[Collection entries]
-- START --

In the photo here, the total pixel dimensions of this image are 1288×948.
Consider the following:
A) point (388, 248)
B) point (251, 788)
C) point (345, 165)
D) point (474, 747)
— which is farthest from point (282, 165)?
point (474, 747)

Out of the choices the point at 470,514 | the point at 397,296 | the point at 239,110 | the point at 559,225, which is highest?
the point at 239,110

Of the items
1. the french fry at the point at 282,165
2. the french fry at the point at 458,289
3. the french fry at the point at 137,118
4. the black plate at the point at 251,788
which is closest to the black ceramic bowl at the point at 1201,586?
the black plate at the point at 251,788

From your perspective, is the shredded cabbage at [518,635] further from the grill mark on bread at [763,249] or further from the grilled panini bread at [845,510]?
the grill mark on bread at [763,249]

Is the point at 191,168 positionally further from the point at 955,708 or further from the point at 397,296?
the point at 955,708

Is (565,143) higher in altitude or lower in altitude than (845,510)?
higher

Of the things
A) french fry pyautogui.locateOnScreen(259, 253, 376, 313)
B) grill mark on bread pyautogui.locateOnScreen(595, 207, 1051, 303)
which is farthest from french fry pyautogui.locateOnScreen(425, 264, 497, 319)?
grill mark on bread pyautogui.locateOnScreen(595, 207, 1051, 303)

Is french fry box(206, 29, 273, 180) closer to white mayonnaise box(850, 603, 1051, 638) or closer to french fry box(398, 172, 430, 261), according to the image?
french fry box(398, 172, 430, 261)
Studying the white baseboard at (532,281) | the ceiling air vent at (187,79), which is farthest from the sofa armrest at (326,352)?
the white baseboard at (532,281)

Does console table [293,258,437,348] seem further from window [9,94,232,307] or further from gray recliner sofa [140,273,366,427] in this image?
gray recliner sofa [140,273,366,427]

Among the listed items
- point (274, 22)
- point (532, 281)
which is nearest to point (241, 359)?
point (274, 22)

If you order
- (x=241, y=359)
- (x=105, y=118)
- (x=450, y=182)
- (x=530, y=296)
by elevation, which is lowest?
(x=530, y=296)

-- END --

Can you put every line of the items above into a numbered list, leaving out the blank lines?

1. In the photo here, the total pixel dimensions of this image are 1288×948.
2. Consider the following:
3. A) point (388, 248)
4. B) point (251, 788)
5. C) point (345, 165)
6. D) point (474, 747)
7. — which is farthest from point (282, 165)?
8. point (474, 747)
9. Out of the choices the point at 470,514 | the point at 397,296 | the point at 239,110 | the point at 559,225, which is highest?
10. the point at 239,110
11. Of the items
12. 1. the french fry at the point at 282,165
13. 2. the french fry at the point at 458,289
14. 3. the french fry at the point at 137,118
15. 4. the black plate at the point at 251,788
16. which is closest to the black ceramic bowl at the point at 1201,586?
17. the black plate at the point at 251,788
18. From your perspective, is the shredded cabbage at [518,635] further from the grill mark on bread at [763,249] or further from the grilled panini bread at [845,510]?
19. the grill mark on bread at [763,249]
20. Is the point at 191,168 positionally further from the point at 955,708 or further from the point at 397,296?
21. the point at 955,708
22. Is (565,143) higher in altitude or lower in altitude than (845,510)?
23. higher
24. Of the things
25. A) french fry pyautogui.locateOnScreen(259, 253, 376, 313)
26. B) grill mark on bread pyautogui.locateOnScreen(595, 207, 1051, 303)
27. which is farthest from french fry pyautogui.locateOnScreen(425, 264, 497, 319)?
28. grill mark on bread pyautogui.locateOnScreen(595, 207, 1051, 303)
29. Is french fry box(206, 29, 273, 180) closer to white mayonnaise box(850, 603, 1051, 638) or closer to french fry box(398, 172, 430, 261), according to the image?
30. french fry box(398, 172, 430, 261)
31. Studying the white baseboard at (532,281) | the ceiling air vent at (187,79), which is farthest from the sofa armrest at (326,352)?
32. the white baseboard at (532,281)
33. Does console table [293,258,437,348] seem further from window [9,94,232,307] or further from gray recliner sofa [140,273,366,427] in this image?
34. gray recliner sofa [140,273,366,427]
35. Among the listed items
36. - point (274, 22)
37. - point (532, 281)
38. which is nearest to point (241, 359)?
39. point (274, 22)
40. If you order
41. - (x=241, y=359)
42. - (x=105, y=118)
43. - (x=450, y=182)
44. - (x=530, y=296)
45. by elevation, which is lowest?
46. (x=530, y=296)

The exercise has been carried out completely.